Set against Lawson’s standard, there’s been a reversion to post-war belief in demand management, nowadays with monetary policy being conducted by the Bank of England. Thankfully, the aim of fiscal policy is to balance the books rather than feed demand, but balancing the books is not enough. In 1976, Sir Keith Joseph gave a lecture “Monetarism is not enough” that anticipated the thrust of many of Lawson’s tax reforms:
Our socialist anti-enterprise climate: indifference, ignorance and distaste on the part of politicians, civil servants and communicators for the processes of wealth-creation and entrepreneurship; high taxation; very high marginal rates of taxation; perhaps most important of all – increasing capital taxation on the makers of wealth – whether self-employed, small, medium or large.
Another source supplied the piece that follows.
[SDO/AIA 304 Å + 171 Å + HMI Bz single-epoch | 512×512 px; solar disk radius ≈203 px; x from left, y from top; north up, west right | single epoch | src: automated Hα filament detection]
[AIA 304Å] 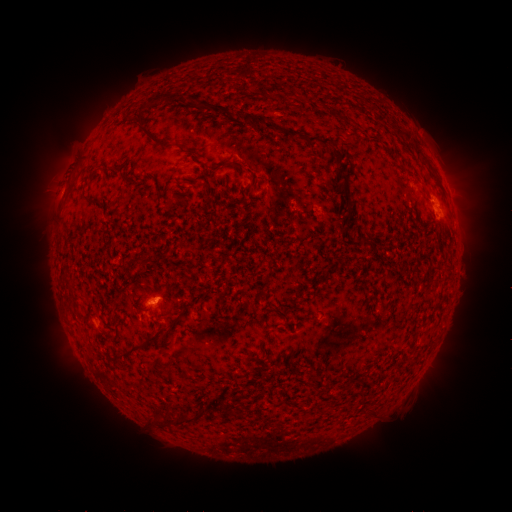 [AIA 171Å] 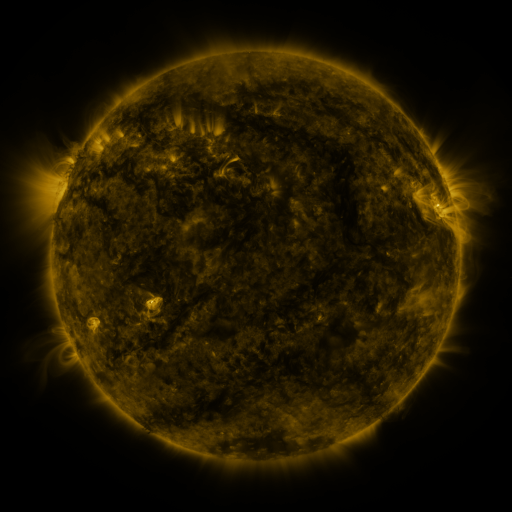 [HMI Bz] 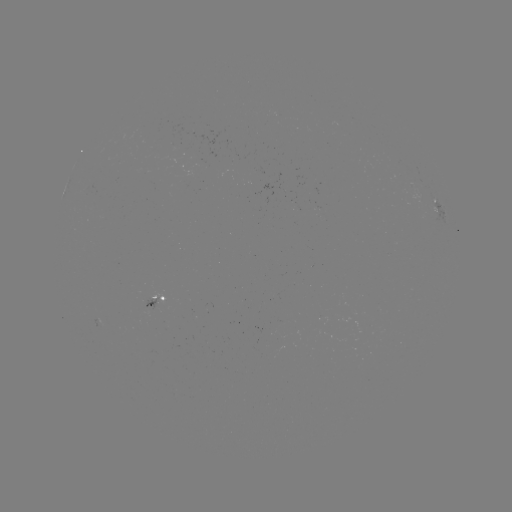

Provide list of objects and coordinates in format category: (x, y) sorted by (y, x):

On micro-economic policy, Philip Hammond’s Treasury draws a blank. Beyond balancing the budget, the government doesn’t have an economic policy. There is no agenda of tax reform. Stamp duty of up to 10 per cent — costing the purchaser of an average London flat around £17,000 – constitutes a disincentive to labour market mobility. Energy-intensive businesses are burdened with the highest electricity costs in Europe. Ask Conservative MPs to name a single new policy designed to improve economic competitiveness and they are hard pressed to give an answer.
The realisation that the government doesn’t have an economic policy explains much that is going wrong. A strong economic policy would help define what the government wants from Brexit. Unremitting focus on fostering the conditions for prosperity and raising living standards would mean the government having policies most likely to make voters materially better off by the next election. Markets work – and, given time, they help governments that let them work win elections.